MTBPS Preview: Fiscal slippage vs. Fiscal consolidation

Executive Summary

  • We are currently in a low-growth trap and this will likely weigh significantly on the revenue outlook over the medium-term. Unless confidence levels are boosted, SA is likely to achieve fractional or low single-digit growth rates over the next three to five years. We anticipate a 50bps miss in the 2017/18 growth forecast, which may result in a lower-than-projected 6.3% nominal GDP growth rate and a R44 billion revenue shortfall (which would likely emanate from the PIT and VAT categories). The V-shaped recovery in revenue growth projections by National Treasury (NT) is unlikely to materialise given lower gross earnings, higher unemployment, subdued growth, subdued corporate profits, and a still fragile household sector.

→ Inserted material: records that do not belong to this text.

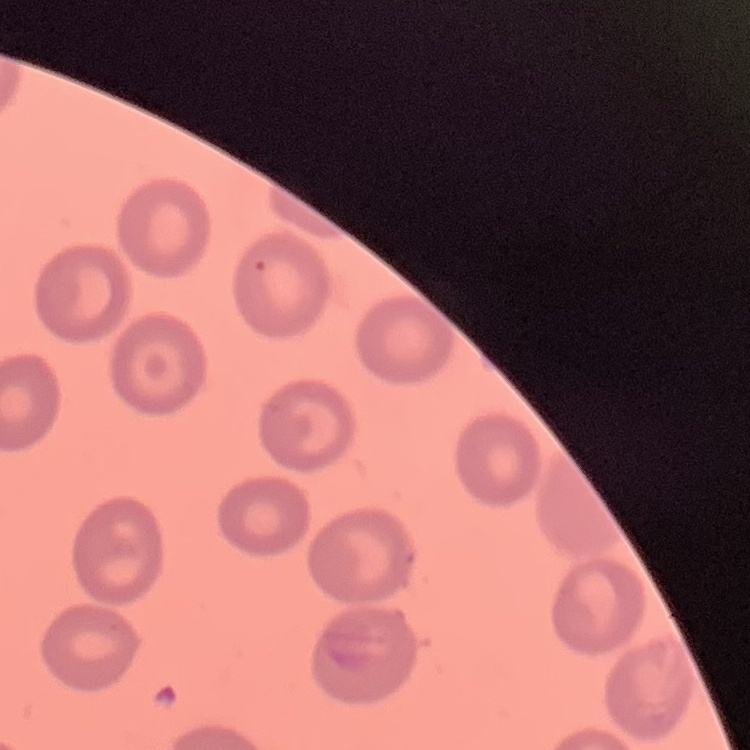 The red blood cells show no rouleaux formation. Thin blood smear. Stained with either Field's or Giemsa. One tile cut from a larger photomicrograph.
Locate every white blood cell.
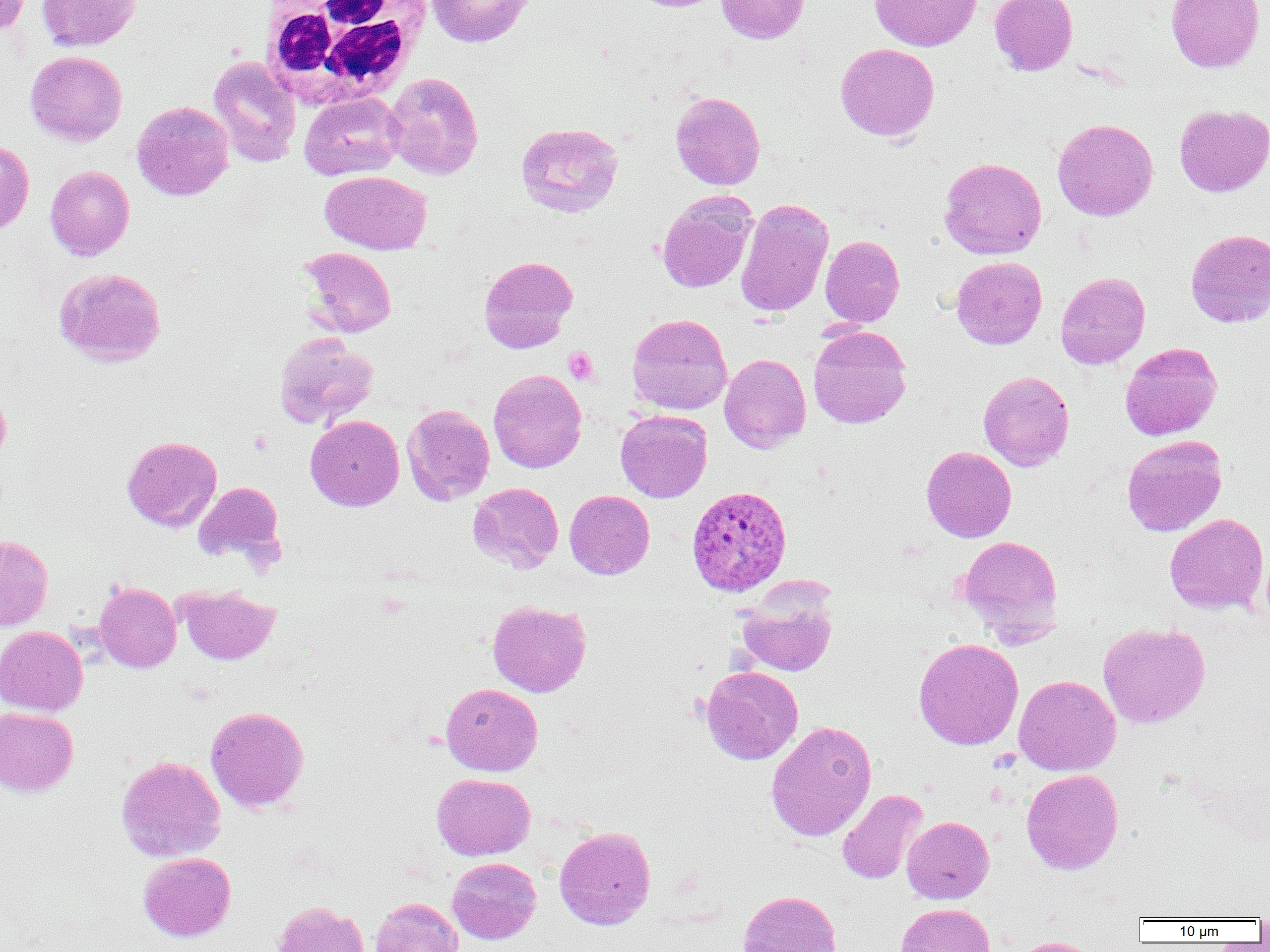

Approximate bounding boxes as named x1/y1/x2/y2 corners in pixels.
White blood cells: (x1=257, y1=0, x2=433, y2=106).

Summary:
  - Uninfected red blood cell locations: (x1=0, y1=0, x2=31, y2=34), (x1=37, y1=0, x2=141, y2=52), (x1=426, y1=0, x2=535, y2=48), (x1=628, y1=0, x2=726, y2=13), (x1=716, y1=0, x2=810, y2=44), (x1=869, y1=0, x2=982, y2=52), (x1=989, y1=0, x2=1078, y2=75), (x1=1165, y1=0, x2=1265, y2=73), (x1=835, y1=43, x2=939, y2=142), (x1=25, y1=51, x2=127, y2=145), (x1=208, y1=55, x2=301, y2=168), (x1=383, y1=72, x2=484, y2=180), (x1=670, y1=91, x2=766, y2=190), (x1=298, y1=92, x2=404, y2=181), (x1=132, y1=101, x2=234, y2=201), (x1=1173, y1=104, x2=1270, y2=197), (x1=1052, y1=118, x2=1158, y2=221), (x1=516, y1=122, x2=623, y2=218), (x1=0, y1=140, x2=34, y2=236), (x1=939, y1=158, x2=1047, y2=259), (x1=45, y1=165, x2=134, y2=261), (x1=320, y1=171, x2=432, y2=254), (x1=656, y1=191, x2=756, y2=294), (x1=735, y1=199, x2=834, y2=317), (x1=1185, y1=228, x2=1270, y2=328), (x1=820, y1=235, x2=905, y2=327), (x1=298, y1=246, x2=397, y2=338), (x1=478, y1=255, x2=578, y2=353), (x1=951, y1=256, x2=1047, y2=349), (x1=53, y1=267, x2=166, y2=367), (x1=1055, y1=272, x2=1150, y2=369), (x1=626, y1=313, x2=733, y2=415), (x1=808, y1=325, x2=912, y2=428), (x1=274, y1=333, x2=378, y2=429), (x1=1119, y1=342, x2=1222, y2=441), (x1=719, y1=353, x2=811, y2=452), (x1=488, y1=369, x2=587, y2=473), (x1=978, y1=371, x2=1075, y2=471), (x1=0, y1=389, x2=11, y2=467), (x1=401, y1=404, x2=495, y2=505), (x1=615, y1=410, x2=712, y2=502), (x1=305, y1=415, x2=404, y2=511), (x1=1121, y1=435, x2=1227, y2=536), (x1=121, y1=436, x2=222, y2=532), (x1=921, y1=446, x2=1016, y2=542), (x1=193, y1=482, x2=284, y2=563), (x1=467, y1=482, x2=563, y2=573), (x1=564, y1=490, x2=655, y2=580), (x1=1164, y1=513, x2=1269, y2=615), (x1=0, y1=535, x2=53, y2=631), (x1=958, y1=535, x2=1064, y2=642), (x1=94, y1=582, x2=181, y2=672), (x1=177, y1=585, x2=280, y2=665), (x1=737, y1=591, x2=837, y2=676), (x1=487, y1=601, x2=591, y2=697), (x1=1097, y1=622, x2=1210, y2=728), (x1=0, y1=626, x2=88, y2=716), (x1=913, y1=638, x2=1024, y2=750), (x1=701, y1=666, x2=803, y2=764), (x1=1013, y1=674, x2=1121, y2=776), (x1=440, y1=683, x2=543, y2=776), (x1=205, y1=706, x2=309, y2=813), (x1=0, y1=707, x2=78, y2=797), (x1=766, y1=720, x2=877, y2=841), (x1=115, y1=756, x2=226, y2=862), (x1=1021, y1=769, x2=1123, y2=874), (x1=431, y1=773, x2=535, y2=861), (x1=837, y1=789, x2=929, y2=884), (x1=901, y1=816, x2=994, y2=904), (x1=554, y1=825, x2=656, y2=930), (x1=138, y1=852, x2=236, y2=942), (x1=447, y1=857, x2=541, y2=944), (x1=739, y1=890, x2=841, y2=952), (x1=370, y1=897, x2=464, y2=952), (x1=271, y1=900, x2=371, y2=952), (x1=895, y1=903, x2=995, y2=952), (x1=1007, y1=936, x2=1103, y2=952)
  - Plasmodium ovale-infected red blood cell locations: (x1=686, y1=485, x2=792, y2=596)
  - Platelet locations: (x1=563, y1=347, x2=599, y2=385), (x1=249, y1=430, x2=272, y2=455)
  - Slide-level diagnosis: Plasmodium ovale
  - Modality: light microscopy
  - Image size: 1270×952 pixels
  - Preparation: thin blood smear
  - Magnification: 1000x
  - Field of view: one of a larger specimen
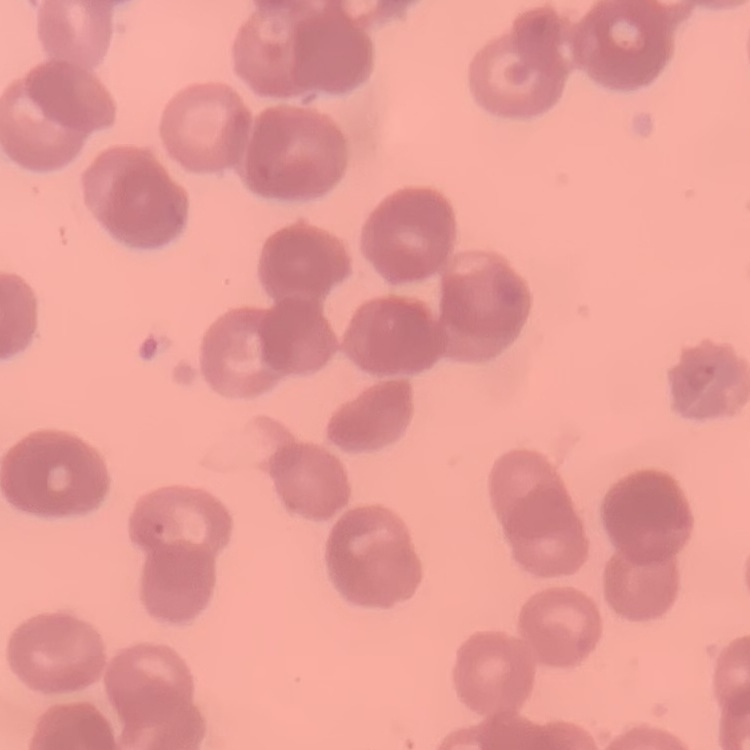

The red blood cells exhibit rouleaux formation. One tile cut from a larger photomicrograph. Stained with either Field's or Giemsa. Thin peripheral smear.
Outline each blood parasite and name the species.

  • Total FYTD expenditures have surged by 8.4% yoy. July expenditures were up almost 14% yoy and 34% mom. This means that revenue collection is slipping further away from the 2016/17 run rate of 28.7% (currently 26.9%), while expenditures have now overtaken the prior year’s run rate of 32.8% (currently 32.9%).
  • We believe that the Minister of Finance, Malusi Gigaba, is tasked with the most difficult budget of recent times – with the expenditure ceiling needing to be calibrated on a lower potential growth rate, it could mean the end of Treasury’s commitment to fiscal consolidation which would likely yield a downgrade (and a shock to already-low confidence levels).
  • The government’s financing strategy is focused on mitigating the risks arising from an increase in redemptions over the medium-term. For this reason, NT has engaged in switch auctions. However, curve steepening has made this more expensive. NT is paying at least 55bps more for its issuance of long-dated bonds compared to eight months ago.
  • NT is rolling over its near-term maturity risk out to between 2026 and 2048 by engaging in switch auctions which will result in a sharp increase in debt service costs in the outer years. Oddly enough, this stands in stark contrast to what Pravin Gordhan indicated in February 2017, “By acting now to stabilise debt, government is ensuring that future generations will not be paying taxes for today’s expenses 20 or 30 years from now.” The increase in debt stock, the issuance of longer-dated bonds that attract higher interest payments, and the exchange of short- for longer-dated instruments, should put further upward pressure on debt-service costs.
  • We believe Minister Gigaba and the Treasury team will be walking a tightrope in trying to maintain its promises of narrowing the deficit such that a primary budget surplus is achieved in 2018/19. We think that the pressure of ensuring limited fiscal slippage is greater than the pressure of ensuring fiscal consolidation at this stage. This is due to there being a greater likelihood of a further deterioration (wider deficit) than an improvement in the fiscal metrics in the current environment in our opinion.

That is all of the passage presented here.